Havenner turned as though to resist, but six of the huge Jovians answered the Viceroy's call. Two of them grasped him by the arms and started to lead him from the room.

"I appeal!" cried Havenner again. "I brought back the maiden whom I was sent to fetch, and for that reason I made no failure. To bring her was the principal item of my orders."

Glavour's face grew purple with rage.

"And who sent the message to Tubain which resulted in the orders which he sent me?" he demanded savagely. "It was sent by one of your henchmen and by your orders. You slew the sender before I could question him, but I know whose orders he obeyed. Take him away!"

The guards started to drag the luckless equerry from the presence of the Viceroy, but Havenner made a final appeal for his life.

"I will confess, Viceroy of God," he cried. "No message was sent to Tubain. I dared not send such a message lest such orders would be returned as I caused to be given to you. I coveted the maiden for myself and I took this means of getting her. I had a false message delivered to you which would prevent you from taking her before Tubain arrived. In reward for my services as spy on you, I planned to ask that she be given to me. I surrender all claims to her, Glavour. Spare my life and you may have her."

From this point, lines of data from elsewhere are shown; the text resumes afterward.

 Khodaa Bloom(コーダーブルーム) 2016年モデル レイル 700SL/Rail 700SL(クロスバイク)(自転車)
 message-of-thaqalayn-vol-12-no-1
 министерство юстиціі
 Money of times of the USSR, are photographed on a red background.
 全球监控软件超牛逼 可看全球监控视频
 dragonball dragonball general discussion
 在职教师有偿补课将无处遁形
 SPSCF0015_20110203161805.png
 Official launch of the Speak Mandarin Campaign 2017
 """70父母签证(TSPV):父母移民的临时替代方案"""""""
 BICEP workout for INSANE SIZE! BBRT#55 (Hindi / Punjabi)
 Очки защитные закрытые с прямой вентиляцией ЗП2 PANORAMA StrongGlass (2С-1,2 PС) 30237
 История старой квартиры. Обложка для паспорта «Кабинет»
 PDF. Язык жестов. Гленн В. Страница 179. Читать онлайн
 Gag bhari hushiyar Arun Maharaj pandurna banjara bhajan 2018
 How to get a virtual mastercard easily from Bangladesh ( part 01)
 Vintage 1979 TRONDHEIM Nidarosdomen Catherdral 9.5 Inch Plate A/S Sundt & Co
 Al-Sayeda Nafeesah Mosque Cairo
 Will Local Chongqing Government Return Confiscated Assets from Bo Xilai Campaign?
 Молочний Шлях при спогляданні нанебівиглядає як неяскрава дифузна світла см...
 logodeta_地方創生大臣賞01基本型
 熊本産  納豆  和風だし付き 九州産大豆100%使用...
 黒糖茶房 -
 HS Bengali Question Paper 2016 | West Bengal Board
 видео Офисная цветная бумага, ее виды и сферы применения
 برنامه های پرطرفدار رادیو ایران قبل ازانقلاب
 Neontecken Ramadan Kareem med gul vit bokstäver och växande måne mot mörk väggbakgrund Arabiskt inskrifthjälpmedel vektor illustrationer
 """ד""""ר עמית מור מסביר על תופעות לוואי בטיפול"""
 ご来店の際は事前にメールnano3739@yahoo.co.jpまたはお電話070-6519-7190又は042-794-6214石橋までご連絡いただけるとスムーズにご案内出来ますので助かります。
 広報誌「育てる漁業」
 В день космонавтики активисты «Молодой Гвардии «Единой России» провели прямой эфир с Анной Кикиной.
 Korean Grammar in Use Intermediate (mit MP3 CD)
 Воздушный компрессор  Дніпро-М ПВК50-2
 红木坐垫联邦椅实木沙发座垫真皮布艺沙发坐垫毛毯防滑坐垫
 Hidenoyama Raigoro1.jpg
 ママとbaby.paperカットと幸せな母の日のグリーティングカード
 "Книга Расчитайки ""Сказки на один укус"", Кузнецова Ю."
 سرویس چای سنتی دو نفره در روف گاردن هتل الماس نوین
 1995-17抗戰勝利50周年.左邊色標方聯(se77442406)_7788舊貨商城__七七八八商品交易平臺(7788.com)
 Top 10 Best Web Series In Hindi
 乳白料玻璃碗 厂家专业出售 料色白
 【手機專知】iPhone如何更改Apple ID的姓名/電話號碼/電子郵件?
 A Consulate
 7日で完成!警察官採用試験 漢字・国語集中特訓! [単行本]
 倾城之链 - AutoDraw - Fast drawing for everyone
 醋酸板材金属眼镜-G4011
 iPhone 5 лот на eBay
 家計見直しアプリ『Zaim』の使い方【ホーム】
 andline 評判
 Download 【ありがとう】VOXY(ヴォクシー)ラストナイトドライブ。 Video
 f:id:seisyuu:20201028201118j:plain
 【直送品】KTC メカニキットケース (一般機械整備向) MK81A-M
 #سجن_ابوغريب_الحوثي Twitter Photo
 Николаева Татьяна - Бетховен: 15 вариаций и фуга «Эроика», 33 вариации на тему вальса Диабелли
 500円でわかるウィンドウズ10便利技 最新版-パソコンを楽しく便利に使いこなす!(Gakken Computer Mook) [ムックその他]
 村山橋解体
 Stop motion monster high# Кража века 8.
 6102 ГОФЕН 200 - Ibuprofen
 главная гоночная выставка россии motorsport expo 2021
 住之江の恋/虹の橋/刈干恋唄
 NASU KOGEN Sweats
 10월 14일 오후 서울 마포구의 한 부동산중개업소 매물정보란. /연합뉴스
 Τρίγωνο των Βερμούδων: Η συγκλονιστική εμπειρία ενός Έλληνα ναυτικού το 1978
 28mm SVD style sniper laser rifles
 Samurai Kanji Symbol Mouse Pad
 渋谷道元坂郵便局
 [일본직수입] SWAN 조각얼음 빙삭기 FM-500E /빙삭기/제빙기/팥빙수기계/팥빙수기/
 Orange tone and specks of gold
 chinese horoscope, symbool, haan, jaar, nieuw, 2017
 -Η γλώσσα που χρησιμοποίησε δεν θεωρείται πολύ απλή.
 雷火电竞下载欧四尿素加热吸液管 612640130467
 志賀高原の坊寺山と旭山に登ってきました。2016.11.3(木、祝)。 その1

For a moment Glavour could not speak for rage.

"So you have been the spy who has reported my every doing and my every secret council to Tubain!" he gasped. "But for you, I would long ago have conquered Venus and Mercury and declared myself independent of the Jovian overlord. In time I might have even overthrown him, but every move was known to him before I made it. Not once, but a dozen times, would you go through the twilight were Tubain not at hand. Niton, it is my order that the twilight be as slow as our instruments will allow. Give him time to learn to suffer and to pray for the blessing of death at my hand. Take him away!"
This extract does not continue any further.